# Side Steps Installed - Here's a little Before & After



## DerekBlain (Nov 20, 2000)

So, I took advantage of the Q4 VW Parts & Accessories 15% Rebate Offer and bought and had the dealer install side steps / running boards on my Atlas yesterday. Here's a couple before and afters. 

BEFORE

























AFTER


----------



## JCWolf1.8T (Mar 12, 2004)

Looking good. We just picked up an SEL Premium and looking to get the side steps as well. How much did it run you in total?
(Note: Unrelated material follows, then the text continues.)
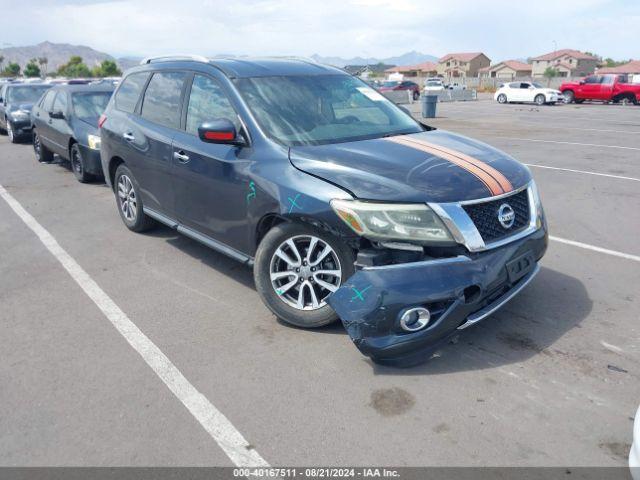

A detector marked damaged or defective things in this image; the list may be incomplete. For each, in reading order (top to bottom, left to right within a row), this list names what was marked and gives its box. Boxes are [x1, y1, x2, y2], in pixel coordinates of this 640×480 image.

damaged nissan pathfinder [99, 56, 544, 364]
crumpled front bumper [330, 227, 544, 366]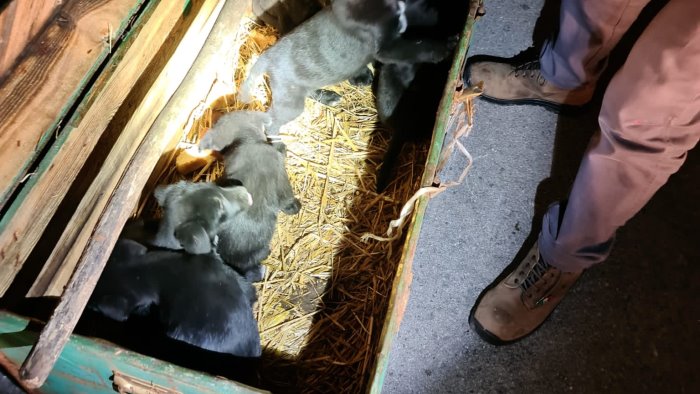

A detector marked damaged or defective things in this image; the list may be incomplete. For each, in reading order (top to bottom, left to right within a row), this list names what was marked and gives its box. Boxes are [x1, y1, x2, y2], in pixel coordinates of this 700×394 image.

splintered wood [139, 17, 426, 390]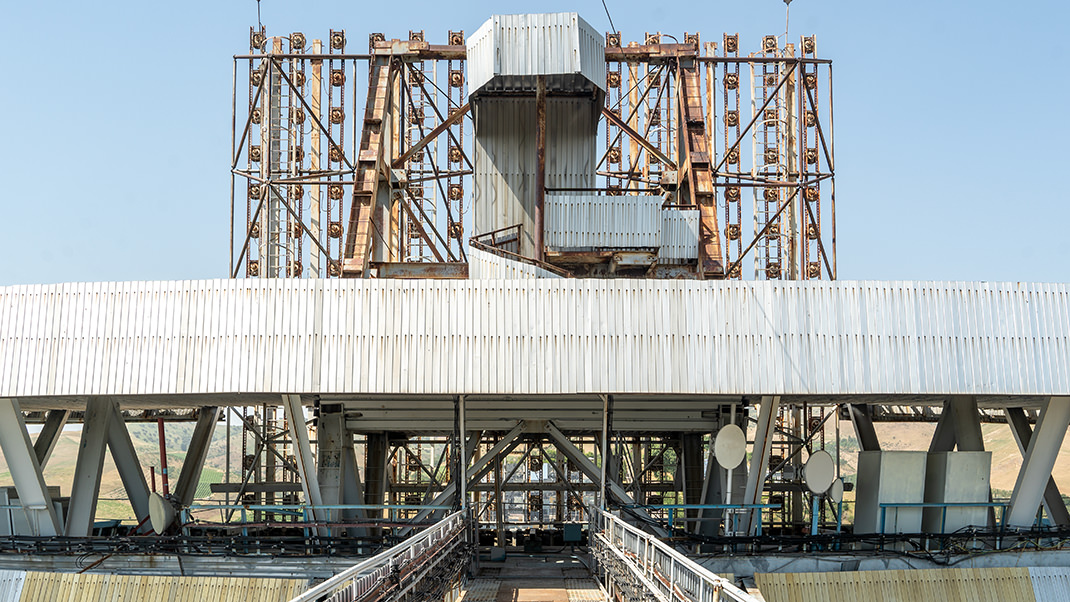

Thanks


----------



## shijmus (Oct 8, 2018)

Looks good, what is the ground clearance now?


----------



## DerekBlain (Nov 20, 2000)

JCWolf1.8T said:


> Looking good. We just picked up an SEL Premium and looking to get the side steps as well. How much did it run you in total? Thanks


$660 for the parts excluding the 15% visa gift card rebate I need to submit. Install was $270. Not cheap but the wife and grandma wanted this one so I was good to get it done. They look good. Gives it a beefier look for sure.


----------



## DerekBlain (Nov 20, 2000)

shijmus said:


> Looks good, what is the ground clearance now?


Ahhhh! So funny, that was the one question i never even considered! Its at 9" now. I think maybe 12" prior. All things considered I don't anticipate that to be a hindrance. I'm not too outdoorsy apart from a trip or two each season to Mammoth for some snow boarding .


----------



## TablaRasa (May 12, 2008)

Looks sweet! it pops out more with the black.


----------